Once the images are set aside, print the remaining lines below exactly.

Extracted material: Begin

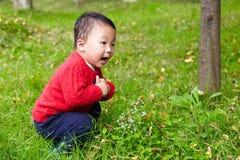Το νέο αγόρι μαθαίνει τη φύση Στοκ εικόνες με δικαίωμα ελεύθερης χρήσης
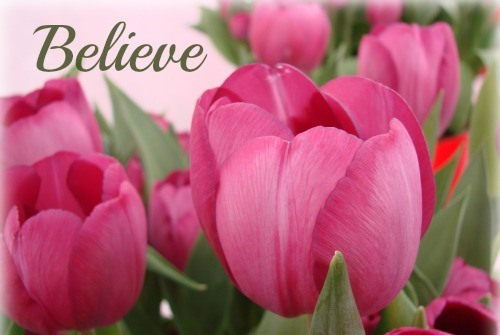 believe-tulips-blog-c2a9cindyrippe2013
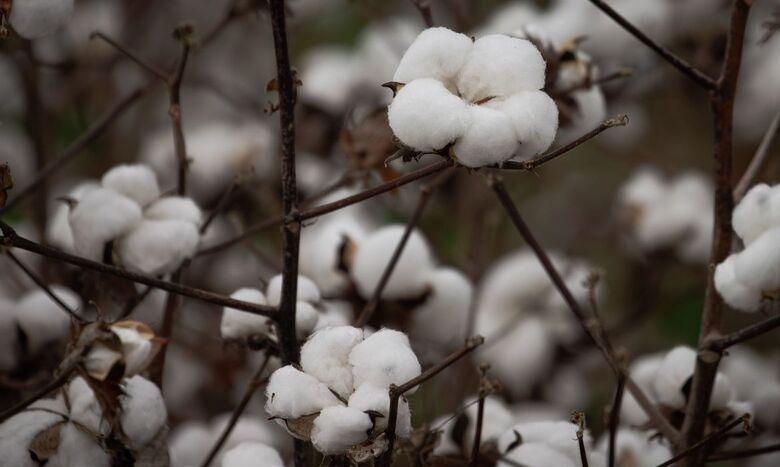 Embrapa anuncia bioinseticida contra pragas na soja, milho e algodão - Crédito: © CNA/Wenderson Araujo/Trilux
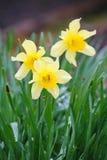 水仙花春节 白色黄水仙在庭院里 免版税图库摄影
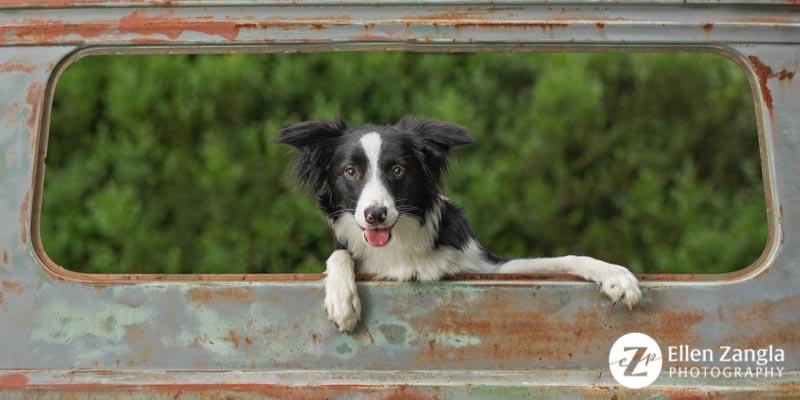 Award-winning Border Collie puppy photo by Ellen Zangla Photography in Loudoun County VA
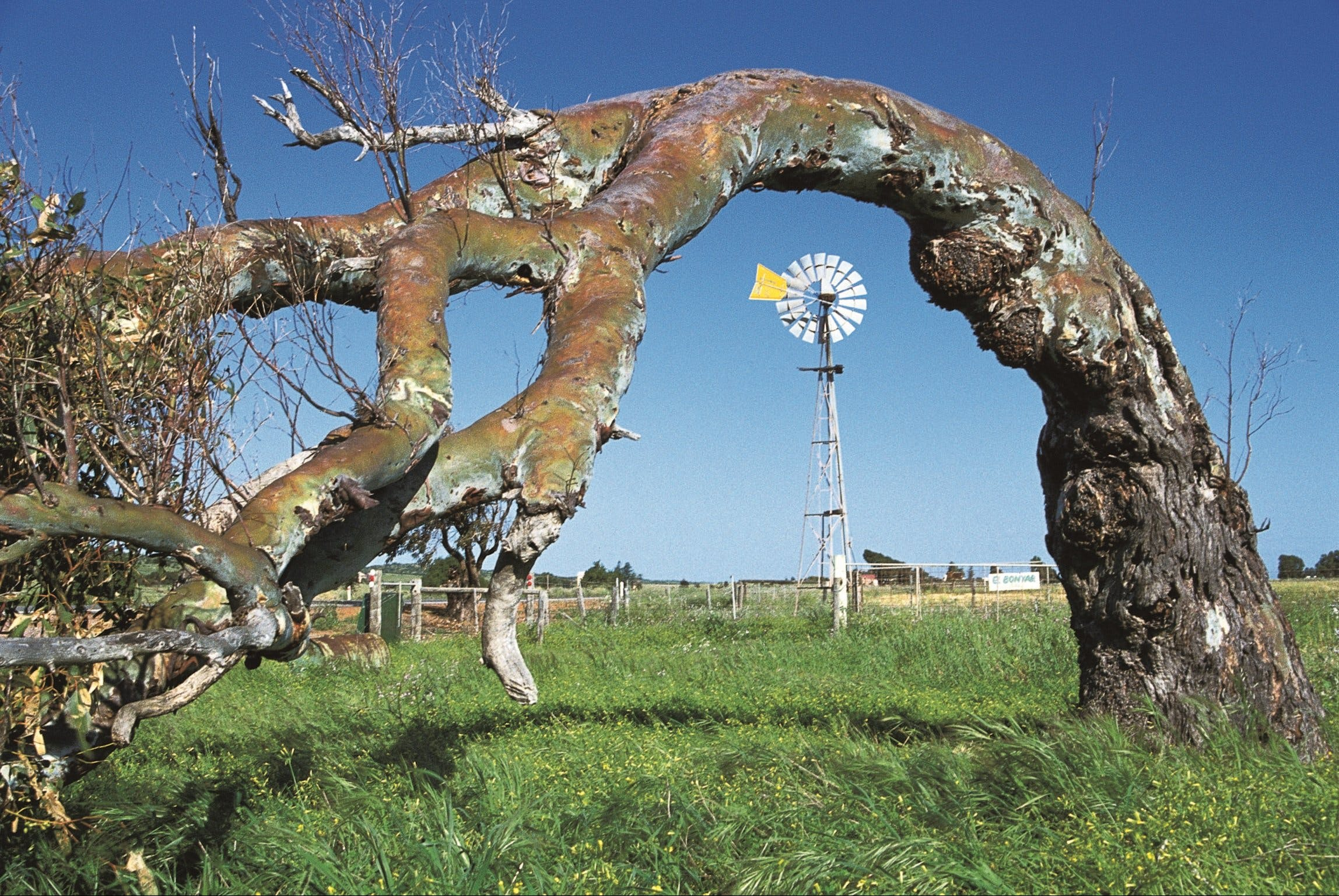 Greenough Leaning Trees - Tourism Adelaide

Extracted material: End

• [Exercise result]:
Το νέο αγόρι μαθαίνει τη φύση Στοκ εικόνες με δικαίωμα ελεύθερης χρήσης
 believe-tulips-blog-c2a9cindyrippe2013
 Embrapa anuncia bioinseticida contra pragas na soja, milho e algodão - Crédito: © CNA/Wenderson Araujo/Trilux
 水仙花春节 白色黄水仙在庭院里 免版税图库摄影
 Award-winning Border Collie puppy photo by Ellen Zangla Photography in Loudoun County VA
 Greenough Leaning Trees - Tourism Adelaide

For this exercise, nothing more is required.